The Economic Community of West African States (ECOWAS) will continue to follow the path of diplomacy and dialogue in the resolution of the insurgency in Mali, President Goodluck Jonathan has affirmed.
President Jonathan who also said military option, as approved by the sub regional body, would be the last resort, explained that ECOWAS did not intend to force troops into the troubled country at the expense of dialogue.
He made the explanation in Dakar during a visit to the Senegalese President, Macky Sall, disclosing that the way forward on the crisis in Mali and Gambia was stemming the tide of the conflicts through constructive engagements.
His words: "the world unfortunately is passing through a period that people are becoming aggressive. These are some of the challenges that African leaders are going through. The situation in Mali is a complex one. We are working to stabilize the government in Mali. We are reaching out to them to first stabilize the government of Mali.
"Diplomacy and negotiation is the first step. It is only when that fails that ECOWAS will move troops there. But we cannot do that alone; it has to be done with the collaboration and mandate of the United Nations. But first and foremost, we are negotiating. We are trying to stabilize the government. Through negotiation, I'm sure, we will resolve the issue."

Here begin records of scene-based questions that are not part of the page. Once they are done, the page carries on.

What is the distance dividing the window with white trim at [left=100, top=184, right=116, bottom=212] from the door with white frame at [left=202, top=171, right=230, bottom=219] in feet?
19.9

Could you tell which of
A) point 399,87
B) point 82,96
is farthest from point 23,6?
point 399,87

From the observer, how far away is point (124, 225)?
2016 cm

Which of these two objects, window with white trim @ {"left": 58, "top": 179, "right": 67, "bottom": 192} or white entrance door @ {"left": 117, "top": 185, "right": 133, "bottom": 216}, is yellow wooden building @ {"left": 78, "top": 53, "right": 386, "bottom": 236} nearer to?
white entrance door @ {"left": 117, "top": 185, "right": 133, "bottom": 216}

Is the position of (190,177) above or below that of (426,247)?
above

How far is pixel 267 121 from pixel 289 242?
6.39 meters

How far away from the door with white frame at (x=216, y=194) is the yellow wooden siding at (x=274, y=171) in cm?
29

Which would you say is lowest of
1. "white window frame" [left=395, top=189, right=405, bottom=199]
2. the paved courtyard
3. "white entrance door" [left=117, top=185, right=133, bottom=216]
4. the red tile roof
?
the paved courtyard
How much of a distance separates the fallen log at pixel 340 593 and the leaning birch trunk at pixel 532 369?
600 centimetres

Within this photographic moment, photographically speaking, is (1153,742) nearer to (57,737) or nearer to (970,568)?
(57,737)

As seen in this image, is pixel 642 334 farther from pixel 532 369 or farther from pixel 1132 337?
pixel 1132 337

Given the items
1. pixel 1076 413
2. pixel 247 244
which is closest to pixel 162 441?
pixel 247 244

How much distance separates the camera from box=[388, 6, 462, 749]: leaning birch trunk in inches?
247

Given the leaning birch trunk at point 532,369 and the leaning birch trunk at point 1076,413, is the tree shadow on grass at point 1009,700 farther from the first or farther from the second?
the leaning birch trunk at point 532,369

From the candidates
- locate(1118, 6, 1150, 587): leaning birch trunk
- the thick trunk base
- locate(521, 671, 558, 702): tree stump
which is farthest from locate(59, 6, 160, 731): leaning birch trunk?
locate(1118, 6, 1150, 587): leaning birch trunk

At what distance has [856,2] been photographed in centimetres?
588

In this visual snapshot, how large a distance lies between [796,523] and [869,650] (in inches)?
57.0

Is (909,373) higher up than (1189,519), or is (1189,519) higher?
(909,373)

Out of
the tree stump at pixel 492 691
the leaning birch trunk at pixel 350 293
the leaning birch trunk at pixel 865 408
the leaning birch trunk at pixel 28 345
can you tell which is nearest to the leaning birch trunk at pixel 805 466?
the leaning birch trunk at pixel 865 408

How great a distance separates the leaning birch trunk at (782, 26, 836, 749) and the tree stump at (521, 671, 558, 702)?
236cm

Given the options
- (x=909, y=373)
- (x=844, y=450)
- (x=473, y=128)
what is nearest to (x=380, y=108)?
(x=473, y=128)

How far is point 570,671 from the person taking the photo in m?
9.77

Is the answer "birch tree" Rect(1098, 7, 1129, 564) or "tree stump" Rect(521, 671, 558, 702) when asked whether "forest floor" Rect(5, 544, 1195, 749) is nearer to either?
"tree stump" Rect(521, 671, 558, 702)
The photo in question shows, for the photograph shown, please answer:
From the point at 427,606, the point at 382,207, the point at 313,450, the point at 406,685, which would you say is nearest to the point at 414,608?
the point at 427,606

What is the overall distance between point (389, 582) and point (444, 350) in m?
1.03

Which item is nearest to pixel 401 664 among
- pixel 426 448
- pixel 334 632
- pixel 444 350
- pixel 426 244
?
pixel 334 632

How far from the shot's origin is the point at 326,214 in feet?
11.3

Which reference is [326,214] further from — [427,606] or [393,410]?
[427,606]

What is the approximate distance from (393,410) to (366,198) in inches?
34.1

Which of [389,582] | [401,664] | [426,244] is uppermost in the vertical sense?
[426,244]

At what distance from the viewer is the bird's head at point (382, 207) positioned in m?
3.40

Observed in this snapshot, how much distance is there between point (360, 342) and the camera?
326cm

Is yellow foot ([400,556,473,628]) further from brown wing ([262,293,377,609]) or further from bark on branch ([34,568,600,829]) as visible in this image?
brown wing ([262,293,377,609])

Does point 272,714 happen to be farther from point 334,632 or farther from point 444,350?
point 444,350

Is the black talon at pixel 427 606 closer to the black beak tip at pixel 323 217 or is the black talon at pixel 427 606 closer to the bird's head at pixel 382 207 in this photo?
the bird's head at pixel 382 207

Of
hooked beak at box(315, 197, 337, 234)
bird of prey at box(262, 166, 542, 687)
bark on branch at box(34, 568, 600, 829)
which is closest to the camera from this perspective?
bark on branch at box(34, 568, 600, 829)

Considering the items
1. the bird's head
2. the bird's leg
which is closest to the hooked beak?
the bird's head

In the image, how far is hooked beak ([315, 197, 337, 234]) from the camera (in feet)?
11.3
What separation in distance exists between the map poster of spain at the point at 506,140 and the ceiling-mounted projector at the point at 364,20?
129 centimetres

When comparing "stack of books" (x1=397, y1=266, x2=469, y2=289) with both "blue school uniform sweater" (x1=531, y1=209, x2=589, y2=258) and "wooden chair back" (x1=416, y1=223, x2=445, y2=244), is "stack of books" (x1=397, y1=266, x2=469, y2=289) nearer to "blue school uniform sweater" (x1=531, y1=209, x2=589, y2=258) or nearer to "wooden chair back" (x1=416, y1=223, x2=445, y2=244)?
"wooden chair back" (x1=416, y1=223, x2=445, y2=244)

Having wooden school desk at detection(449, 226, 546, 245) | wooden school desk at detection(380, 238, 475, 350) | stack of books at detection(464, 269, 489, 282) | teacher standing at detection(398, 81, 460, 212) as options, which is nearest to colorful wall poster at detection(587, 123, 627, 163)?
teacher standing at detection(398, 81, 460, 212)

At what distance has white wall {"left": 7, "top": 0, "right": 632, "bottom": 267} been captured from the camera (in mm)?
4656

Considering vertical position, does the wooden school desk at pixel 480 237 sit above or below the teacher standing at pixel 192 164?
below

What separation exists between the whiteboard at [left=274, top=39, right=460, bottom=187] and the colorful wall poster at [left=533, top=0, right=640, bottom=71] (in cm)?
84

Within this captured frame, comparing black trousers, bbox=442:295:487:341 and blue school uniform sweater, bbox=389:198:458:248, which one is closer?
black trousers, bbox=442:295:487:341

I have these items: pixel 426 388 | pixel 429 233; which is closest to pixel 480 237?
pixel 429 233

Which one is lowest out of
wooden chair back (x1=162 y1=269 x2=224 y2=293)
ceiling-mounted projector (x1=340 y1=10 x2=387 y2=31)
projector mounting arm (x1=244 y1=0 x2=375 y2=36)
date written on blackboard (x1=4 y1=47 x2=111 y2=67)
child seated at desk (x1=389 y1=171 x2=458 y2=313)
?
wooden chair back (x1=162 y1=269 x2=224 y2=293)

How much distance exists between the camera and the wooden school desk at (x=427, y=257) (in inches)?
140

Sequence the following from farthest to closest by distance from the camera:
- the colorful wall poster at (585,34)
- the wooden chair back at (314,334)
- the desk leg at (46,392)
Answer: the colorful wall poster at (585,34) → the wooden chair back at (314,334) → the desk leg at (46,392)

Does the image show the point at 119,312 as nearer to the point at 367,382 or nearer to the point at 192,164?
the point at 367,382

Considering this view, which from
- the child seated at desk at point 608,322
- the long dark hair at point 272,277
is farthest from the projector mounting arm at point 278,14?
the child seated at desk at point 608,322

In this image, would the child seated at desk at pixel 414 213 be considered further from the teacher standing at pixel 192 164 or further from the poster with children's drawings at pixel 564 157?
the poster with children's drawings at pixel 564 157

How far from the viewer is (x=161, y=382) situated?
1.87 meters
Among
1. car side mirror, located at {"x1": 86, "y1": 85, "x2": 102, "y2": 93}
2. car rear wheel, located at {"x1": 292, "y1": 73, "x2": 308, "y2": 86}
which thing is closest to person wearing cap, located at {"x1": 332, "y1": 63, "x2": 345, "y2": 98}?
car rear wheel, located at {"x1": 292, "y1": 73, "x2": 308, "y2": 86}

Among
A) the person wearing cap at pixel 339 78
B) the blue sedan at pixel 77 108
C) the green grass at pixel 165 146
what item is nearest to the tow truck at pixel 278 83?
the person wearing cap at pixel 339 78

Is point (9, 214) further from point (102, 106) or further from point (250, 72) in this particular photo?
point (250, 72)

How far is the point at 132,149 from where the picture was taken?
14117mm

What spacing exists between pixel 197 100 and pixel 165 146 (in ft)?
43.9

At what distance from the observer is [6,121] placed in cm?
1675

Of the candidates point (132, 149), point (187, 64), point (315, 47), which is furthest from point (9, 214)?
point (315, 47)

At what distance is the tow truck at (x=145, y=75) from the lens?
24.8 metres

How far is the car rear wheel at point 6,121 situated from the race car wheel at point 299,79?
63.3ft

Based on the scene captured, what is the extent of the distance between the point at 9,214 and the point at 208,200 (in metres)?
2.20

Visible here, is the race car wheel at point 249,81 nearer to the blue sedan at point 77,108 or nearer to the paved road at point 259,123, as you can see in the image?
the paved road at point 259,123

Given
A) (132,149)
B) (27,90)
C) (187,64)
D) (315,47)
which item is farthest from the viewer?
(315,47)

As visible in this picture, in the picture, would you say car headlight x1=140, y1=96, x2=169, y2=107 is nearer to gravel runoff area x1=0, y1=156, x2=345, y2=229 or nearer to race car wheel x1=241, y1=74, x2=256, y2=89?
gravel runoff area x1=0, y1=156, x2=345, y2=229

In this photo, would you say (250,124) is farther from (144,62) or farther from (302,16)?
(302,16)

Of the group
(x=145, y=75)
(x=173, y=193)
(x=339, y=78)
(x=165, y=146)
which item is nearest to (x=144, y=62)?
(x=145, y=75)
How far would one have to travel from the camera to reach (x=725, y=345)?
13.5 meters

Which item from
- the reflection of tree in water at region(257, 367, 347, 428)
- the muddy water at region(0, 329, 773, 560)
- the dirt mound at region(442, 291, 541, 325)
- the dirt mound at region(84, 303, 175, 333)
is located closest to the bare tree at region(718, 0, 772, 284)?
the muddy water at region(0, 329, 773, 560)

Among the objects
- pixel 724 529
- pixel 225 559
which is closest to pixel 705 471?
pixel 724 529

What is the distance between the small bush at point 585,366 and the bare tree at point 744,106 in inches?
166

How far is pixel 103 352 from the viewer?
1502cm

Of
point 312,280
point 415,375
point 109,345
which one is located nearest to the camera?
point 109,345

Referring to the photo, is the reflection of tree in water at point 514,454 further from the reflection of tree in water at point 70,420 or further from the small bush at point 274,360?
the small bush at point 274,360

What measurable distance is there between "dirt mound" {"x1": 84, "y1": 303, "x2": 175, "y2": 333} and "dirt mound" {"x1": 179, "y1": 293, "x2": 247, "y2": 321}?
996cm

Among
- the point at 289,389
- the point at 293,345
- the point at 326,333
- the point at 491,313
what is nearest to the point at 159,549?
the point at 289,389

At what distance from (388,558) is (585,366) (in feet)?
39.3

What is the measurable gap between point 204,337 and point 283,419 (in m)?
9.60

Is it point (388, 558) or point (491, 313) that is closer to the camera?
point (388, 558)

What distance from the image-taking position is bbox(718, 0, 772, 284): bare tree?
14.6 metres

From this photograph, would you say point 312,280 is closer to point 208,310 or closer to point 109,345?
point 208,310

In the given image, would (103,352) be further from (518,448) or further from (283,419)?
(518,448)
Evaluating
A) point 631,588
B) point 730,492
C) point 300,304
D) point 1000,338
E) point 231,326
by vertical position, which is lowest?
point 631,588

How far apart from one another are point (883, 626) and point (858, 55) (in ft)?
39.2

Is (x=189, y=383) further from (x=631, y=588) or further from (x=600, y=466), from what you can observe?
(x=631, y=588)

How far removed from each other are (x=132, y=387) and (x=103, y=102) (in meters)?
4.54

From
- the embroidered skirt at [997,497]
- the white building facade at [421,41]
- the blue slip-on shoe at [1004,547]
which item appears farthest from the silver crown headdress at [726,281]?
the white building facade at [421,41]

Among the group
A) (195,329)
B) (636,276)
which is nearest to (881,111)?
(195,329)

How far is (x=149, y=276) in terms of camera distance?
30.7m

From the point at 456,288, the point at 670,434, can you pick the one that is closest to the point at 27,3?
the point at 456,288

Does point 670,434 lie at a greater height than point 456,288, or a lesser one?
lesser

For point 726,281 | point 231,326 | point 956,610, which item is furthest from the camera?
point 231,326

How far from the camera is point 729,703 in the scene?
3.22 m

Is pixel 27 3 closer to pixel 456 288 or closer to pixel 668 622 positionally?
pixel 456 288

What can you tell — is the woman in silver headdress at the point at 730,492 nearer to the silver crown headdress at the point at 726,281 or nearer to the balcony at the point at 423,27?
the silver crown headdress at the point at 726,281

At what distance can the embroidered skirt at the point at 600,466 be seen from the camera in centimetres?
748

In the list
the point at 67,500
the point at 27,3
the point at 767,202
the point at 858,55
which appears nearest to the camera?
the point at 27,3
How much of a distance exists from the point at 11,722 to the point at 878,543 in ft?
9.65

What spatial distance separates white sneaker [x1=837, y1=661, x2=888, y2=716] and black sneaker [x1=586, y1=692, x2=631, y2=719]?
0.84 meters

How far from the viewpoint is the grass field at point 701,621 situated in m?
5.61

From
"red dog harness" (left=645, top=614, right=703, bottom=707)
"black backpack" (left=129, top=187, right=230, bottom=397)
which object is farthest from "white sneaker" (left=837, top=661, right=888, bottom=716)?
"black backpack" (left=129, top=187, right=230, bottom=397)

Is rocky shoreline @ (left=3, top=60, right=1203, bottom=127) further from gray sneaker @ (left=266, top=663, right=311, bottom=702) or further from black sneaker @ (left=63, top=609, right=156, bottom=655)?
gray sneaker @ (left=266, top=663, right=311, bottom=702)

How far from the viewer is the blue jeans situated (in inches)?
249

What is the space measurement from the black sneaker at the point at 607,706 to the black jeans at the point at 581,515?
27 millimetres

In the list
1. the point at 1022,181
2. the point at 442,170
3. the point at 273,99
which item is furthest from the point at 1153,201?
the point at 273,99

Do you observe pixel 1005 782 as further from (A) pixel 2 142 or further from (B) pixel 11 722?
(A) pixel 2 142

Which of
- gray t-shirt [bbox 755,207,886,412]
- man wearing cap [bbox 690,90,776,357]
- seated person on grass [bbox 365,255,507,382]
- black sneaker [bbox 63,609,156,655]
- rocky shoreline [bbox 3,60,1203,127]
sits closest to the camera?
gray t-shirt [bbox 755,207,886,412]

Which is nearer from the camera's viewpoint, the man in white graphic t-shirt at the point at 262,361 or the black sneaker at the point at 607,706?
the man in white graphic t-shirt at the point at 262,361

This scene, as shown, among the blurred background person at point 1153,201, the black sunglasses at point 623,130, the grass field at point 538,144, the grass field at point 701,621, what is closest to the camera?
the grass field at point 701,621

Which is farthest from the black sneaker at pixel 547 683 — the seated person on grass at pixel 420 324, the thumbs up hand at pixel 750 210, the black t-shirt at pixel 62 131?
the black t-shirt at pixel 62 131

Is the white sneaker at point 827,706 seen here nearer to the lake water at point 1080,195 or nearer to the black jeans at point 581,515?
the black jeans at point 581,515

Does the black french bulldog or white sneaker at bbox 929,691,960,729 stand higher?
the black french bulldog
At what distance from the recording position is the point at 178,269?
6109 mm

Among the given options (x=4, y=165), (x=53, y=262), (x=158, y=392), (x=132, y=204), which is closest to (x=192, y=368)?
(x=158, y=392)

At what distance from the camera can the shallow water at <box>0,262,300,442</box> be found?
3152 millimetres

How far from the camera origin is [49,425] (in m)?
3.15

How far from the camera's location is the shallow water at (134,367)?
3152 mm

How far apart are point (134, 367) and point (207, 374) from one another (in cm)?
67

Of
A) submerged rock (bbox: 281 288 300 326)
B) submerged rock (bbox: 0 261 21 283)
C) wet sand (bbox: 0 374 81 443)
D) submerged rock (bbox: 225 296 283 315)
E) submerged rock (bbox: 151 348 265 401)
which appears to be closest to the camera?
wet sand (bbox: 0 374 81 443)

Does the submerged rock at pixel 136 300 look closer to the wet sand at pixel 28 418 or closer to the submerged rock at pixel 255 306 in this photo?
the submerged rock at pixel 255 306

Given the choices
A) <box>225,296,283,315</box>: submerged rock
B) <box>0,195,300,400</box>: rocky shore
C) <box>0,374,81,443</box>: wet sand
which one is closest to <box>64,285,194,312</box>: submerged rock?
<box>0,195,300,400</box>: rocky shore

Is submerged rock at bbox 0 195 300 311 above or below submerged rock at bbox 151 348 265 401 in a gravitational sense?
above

Advising African leaders to be out-spoken on conflicts afflicting their neighbours, President Jonathan observed that refraining from such will only exacerbate crisis and escalate the loss of lives and property.
"African leaders will no longer keep quiet. That was how the genocide in Rwanda escalated. We believe that we all have a stake in what is happening anywhere in the continent. That is how we were able to salvage Niger; that is how we were able to save Liberia and Cote d'Ivoire. We will continue to do our best," he said.
Following the ouster of the legitimate government in Mali by the military junta, rebels took over the northern part of the country and have refused to relinquish their hold on the region months after the democratically elected government was restored as demanded by ECOWAS and the UN. President Jonathan and his Burkina Faso counterpart are core negotiators in the crisis.
On the criticisms that his administration had not done enough to stop attacks by the Islamist sect, Boko Haram, the president pointed out that government was working hard to end the attacks. He said, however, that he should not be expected to order troops to obliterate any part of the country.
"If you use superior fire power, you will wipe out people. You would have noticed that the issues are coming down gradually it is not something you can wipe out with a wave of the hand. Those saying that we are not doing something about Boko Haram are not being realistic," he affirmed.
Jonathan who described his visit as brief and fulfilling said aside from sub regional issues, his discussion with Sall also included some economic issues that the two countries needed to work together to help their citizens such as in the area of energy and commerce.